Sunday, August 30, 2015

Chicago Area Sets Record for Most Tornadoes in a Year in 2015

Quincy Vagell
Published: August 29,2015





29 tornadoes in NWS Chicago CWA in 2015, most tornadoes in yr on record in CWA. http://1.usa.gov/1Lziu1q 


In yet another year with below average numbers of tornadoes around the United States, one particular part of the country has seen a record number of twisters.
According to the National Weather Service out of Chicago, Illinois, their county warning area that serves north-central and northeastern Illinois has seen more tornadoes so far in 2015 than in any other year. Such official records for the area date back to 1950.
(MORE: 2015 Early Season Tornado Outbreak Affects Illinois)
The severe weather season in northern Illinois typically doesn’t start heating up until late April, and the season generally peaks in June, but this year it started fast and furious. 
An unusually strong early spring storm system moved into the Midwest on Apr. 9, 2015. A northward push of humid, unstable air collided with cool, dry air draining down from the Plains. The perfect recipe for an early season tornado outbreak. 
Radar image of a tornado-producing supercell thunderstorm on the night of Apr. 9, 2015, near Rochelle, Illinois.




























The result was 14 tornadoes across the central U.S. that day, seven of which tore through northern Illinois. One of them was an EF-4 on the Enhanced Fujita Scale, which caused extensive damage in Rochelle, Illinois and surrounding areas. That EF-4 remains the strongest tornado reported in the U.S. so far in 2015.
This was also the third earliest violent tornado (EF-4 or stronger) on record for the greater Chicago area, dating back to 1896, as it moved through Ogle and DeKalb counties. Not only was it the strongest tornado on record for those counties, but it was the single strongest tornado near Chicago in 25 years. An F-5 tornado struck Plainfield, Illinois on Aug. 28, 1990.
25 yrs ago, devastating F-5 Plainfield touched down. http://www.weather.gov/lot/Plainfield_Tornado_Anniversary  https://business.facebook.com/NWSChicago/posts/966307870092914 

The tornado season remained fairly quiet for over two months through much of May and June, until the next tornado outbreak hit northern Illinois June 22 with 12 tornadoes, right in the heart of Illinois’ severe weather season.
The Chicago National Weather Service says that one long-lived supercell thunderstorm single handedly produced 10 tornadoes in that event. Lee County saw three of those tornadoes, the most the county has seen on one calendar day, dating back to 1950. The strongest was another significant (EF-2 or stronger) tornado, an EF-3 in Coal City, Illinois.
A view of a flooded street and damaged homes after a struck the previous day on June 23, 2015 in Coal City…
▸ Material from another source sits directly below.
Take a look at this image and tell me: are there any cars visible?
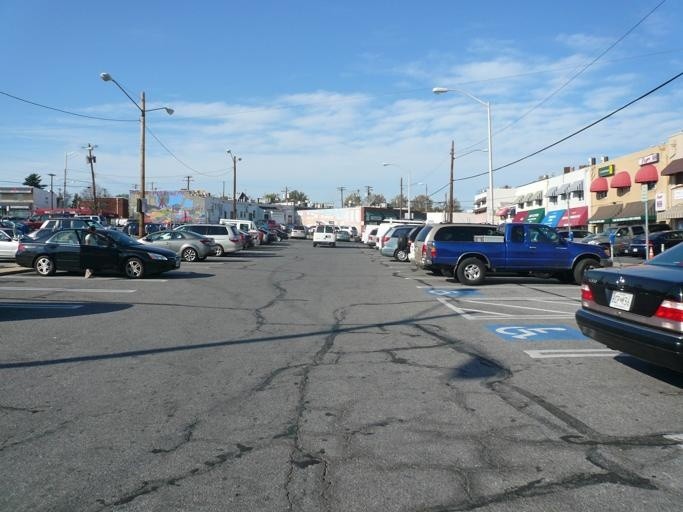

Local residents know tornado damage all too well, as a destructive EF-2 tornado struck Coal City less than two years earlier during the Nov. 17, 2013 severe weather outbreak.
(MORE: Interactive Map of the Midwest Tornado Outbreak of Nov. 17, 2013)
Two single tornado outbreaks in 2015 have accounted for 26 of the 29 tornadoes confirmed in the Chicago area. This goes to show that even in a seemingly quiet severe weather season, just one or two outbreaks can wreak a lot of havoc. Just ask residents of Illinois about 2013, a record quiet tornado season that featured a historic tornado outbreak in November, of all months.
(FORECAST: Chicago | Rockford)
While it is tough to say if the area will see any more tornadoes this year, tornadoes have hit Illinois in all 12 months of the year. Even if there is not another tornado in the area this year, 2015 goes down as the year with the most tornadoes in the greater Chicago area.

Are Tornadoes Becoming More Common?

Although the number of all tornadoes in the Chicago area has been apparently climbing over the years, that does not mean that more tornadoes are occurring. Radar technology, which continues to improve, makes it easier to identify where tornadoes may have touched down, even if they strike in an isolated area, such as within a deep forest. Social media may also play a role in confirming tornadoes, as it is easier for people to share reports of such storms.
It's also tough to make a conclusion on tornado frequency based on variation in the tornado records. Although the trend of all tornadoes shows an apparent increase in tornadoes over the past decade near Chicago, that may be skewed by a period of inactive tornado seasons from 1996 to 2002.
Counts of all tornadoes and all EF-2+ tornadoes in the NWS Chicago county warning area. (Courtesy: NWS Chicago)



































When looking at the Chicago area number of EF-2 and stronger tornadoes, the linear trend is actually decreasing. Yet again, the data may be a bit skewed since the 1960s and 1970s had several significant tornadoes, but then there was a period of very few such events from the 1980s to early 2000s.
Nationally, this year is trending to be the fourth year in a row of below average number of tornadoes. The bottom line is that there is no clear indication that tornadoes are becoming more or less common, in the Chicago area, or anywhere across the U.S. for that matter.